Self Care for Artists During Self-Isolation

Sometimes, after years of being in the arts professions, we have to get reacquainted with ourselves.  We are not the actor, the dancer, the comic, et al, we were a year ago, much less five or ten years ago.  Hopefully, we’ve grown.  Sometimes, we have growing pains.  With arts imperiled by corona virus, artists of all disciplines can lean into this cultural and social pause and do some self-care.
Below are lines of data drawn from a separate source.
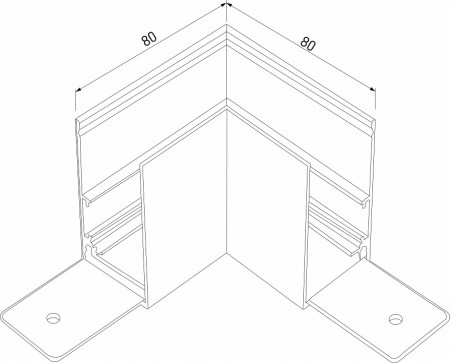Соединитель угловой L-образный для треков накладных Elektrostandard Slim Magnetic a062194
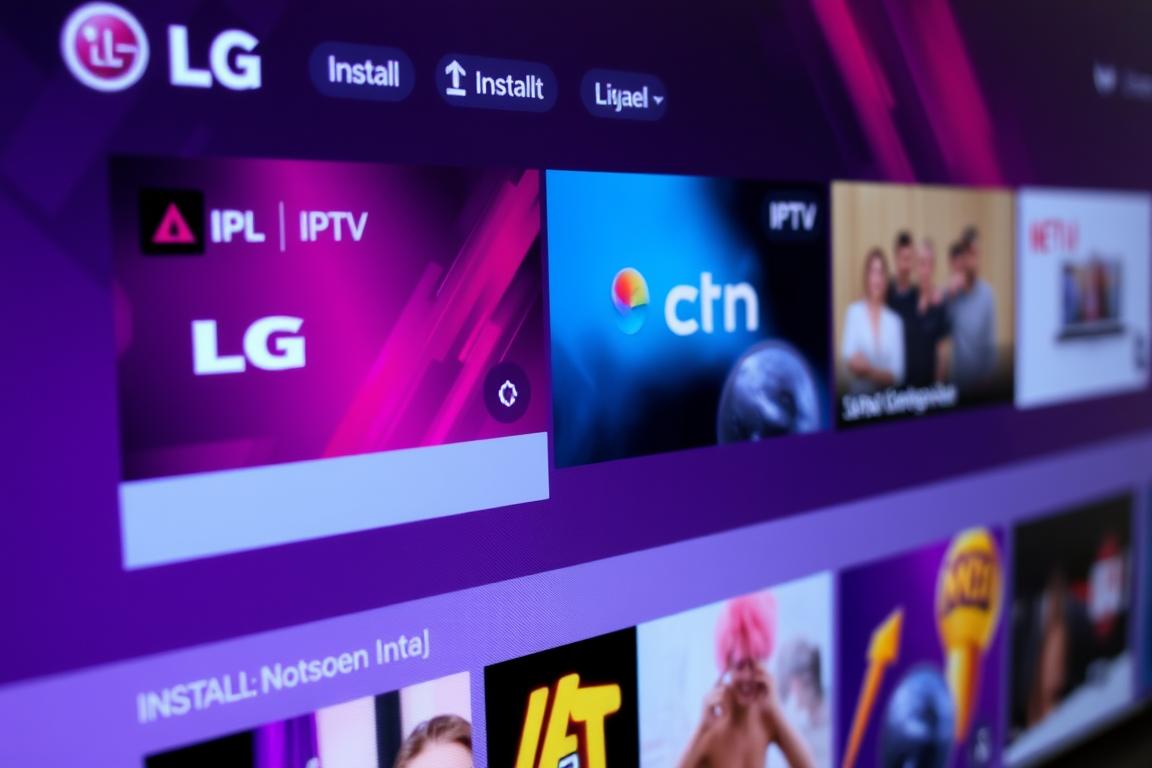 LG Smart TV mit IPTV App Installation beim IPTV kaufen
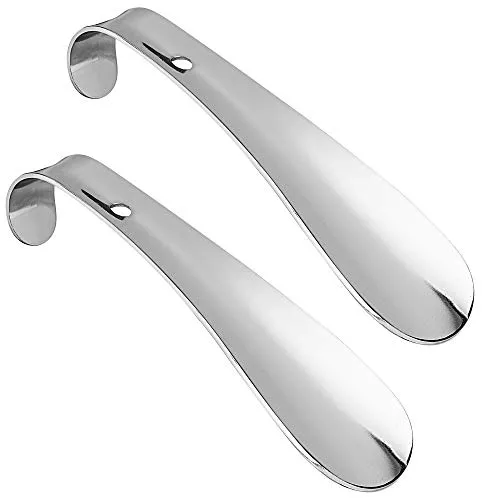 PREMYO 2 Pack Schuhlöffel Kurz aus Metall von PREMYO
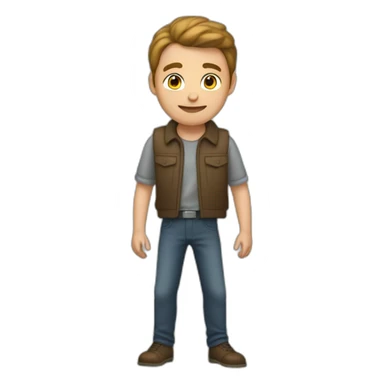 Un jeune homme qui saute une barrières sticker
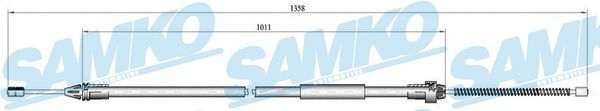 Тросовий привод, стоянкове гальмо, Samko C0683B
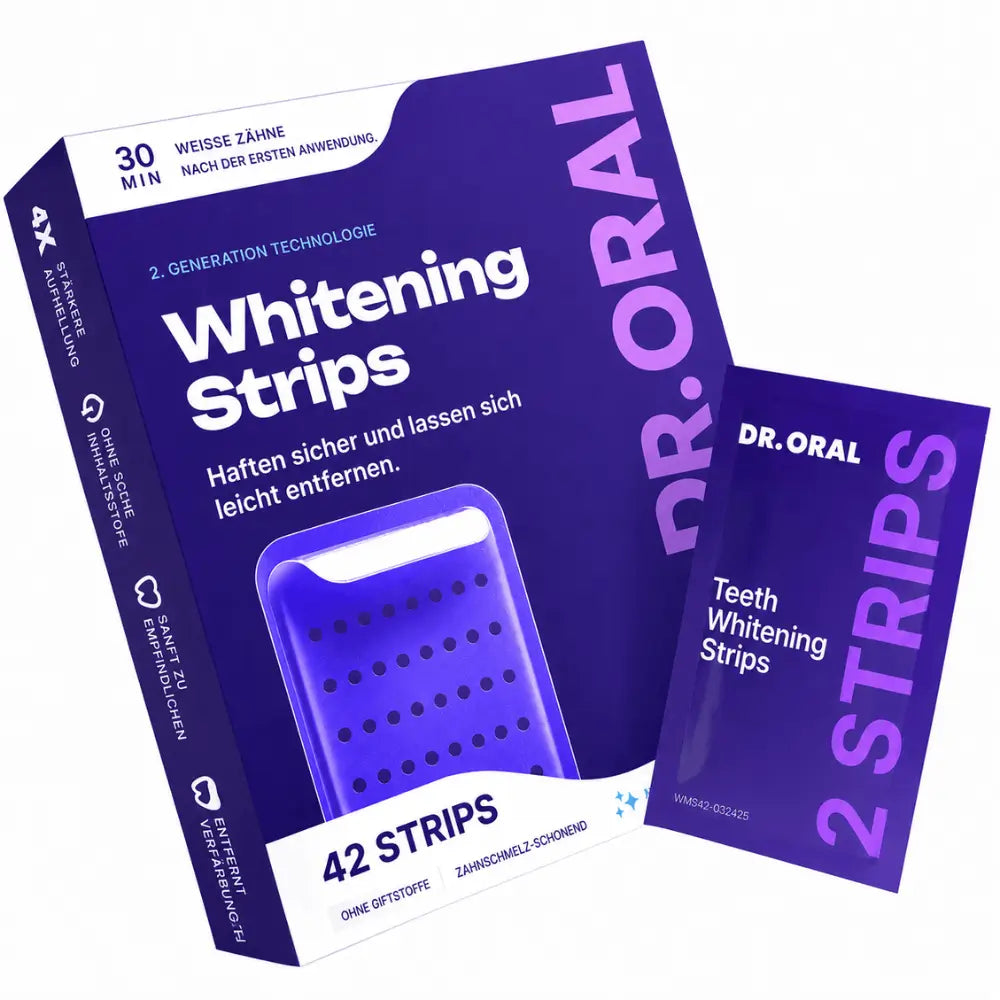 DR. ORAL™  PURPLE WHITENING STRIPS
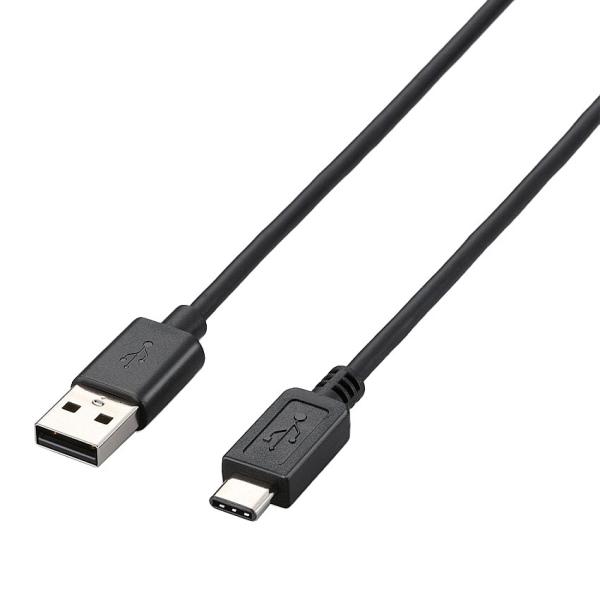 ELECOM U2C-AC20BK USB2.0P[u/ A-C^Cv/ m[}/ 2.0m/ ubN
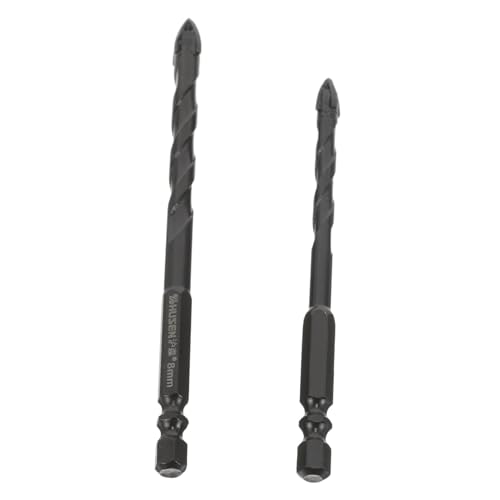 NUOBESTY 2 Stück Kreuzgebiss dreieckbohrer schlagbohrer drill+bit bohrmaschine Keramikbohrer Fliesenbohrer Kreuzbohrer Betonbohrer Mauerwerk Glasbohrer aus Metall Porzellanbohrer Legierung NUOBESTY 2 Stück Kreuzgebiss dreieckbohrer schlagbohrer drill+bit bohrmaschine Keramikbohrer Fliesenbohrer Kreuzbohrer Betonbohrer Mauerwerk Glasbohrer aus Metall Porzellanbohrer Legierung von NUOBESTY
fashion woman notebook pen
Photo by Negative Space on Pexels.com

Starting last year, I went through a period where I felt I needed to take stock.  One of the things my self inventory yielded up was the need to forgive and release past experiences on stage and screen.  #MeToo and #TimesUp have us sharing our stories, and I also came to the conclusion I needed to re-write, by releasing and forgiving, my narrative of myself, particularly in my profession.  I also needed release negative, defeating beliefs about “how things are”.  This is what I came up with for myself:

“I release myself from all past and present pain in acting.  I release myself and surrender times of overwork, over-stress, humiliation, body image issues, hurtful and invalidating comments and all other pain and trauma I’ve experienced during my life as an actor.

I embrace a vibrant, creative life that I love, where I do the acting work I’ve always wanted, needed and been called to do.  I am a happy and healthy artist who’s thriving.  I love communicating verbally and non-verbally to the best and peak of my abilities.

I release all negative, harmful, self-defeating patterns and thoughts around acting.  I am a sane, healthy, happy, holy person who makes art.  I am loving, kind and compassionate and that radiates throughout all my performances.  I honor my unique needs and challenges and honor the needs, challenges and contributions of others.  I am here, now, today, firmly rooted in the reality of my chosen profession.”

Artists, if you’re not already, utilize this valuable time.  Practice, create, innovate and experiment!  So often we’re too rushed and rely on technique and well-honed skills and don’t have the precious silence that cocoons inspiration.  There are gifts in this experience.  It’s also a great time, to challenge your beliefs and get present to yourself, the artist today.

Questions to ask yourself:

  1.  What assumptions do I make about myself based on my age, gender, etc., in my field?
  2. Do I have a teacher, coach,mentor in the arts, that I have hurtful memories with?  What did they say or do?  What toxic lesson did I learn from that?  How do I re-frame this to empower me, now, today?
  3. What are my culture’s harmful beliefs about my arts profession?  Stereotypes?
  4. What are my family’s harmful beliefs or invalidating comments about my arts profession?
  5. What do I feel I lack as an artist?  Discipline?  Depth?  Re-frame that belief.
  6. What do I truly desire for myself in my arts career?

Identify patterns.  Re-frame your beliefs to empower you.  Claim the power in the present–whatever the present may bring.

May you be happy, safe and well, now and always.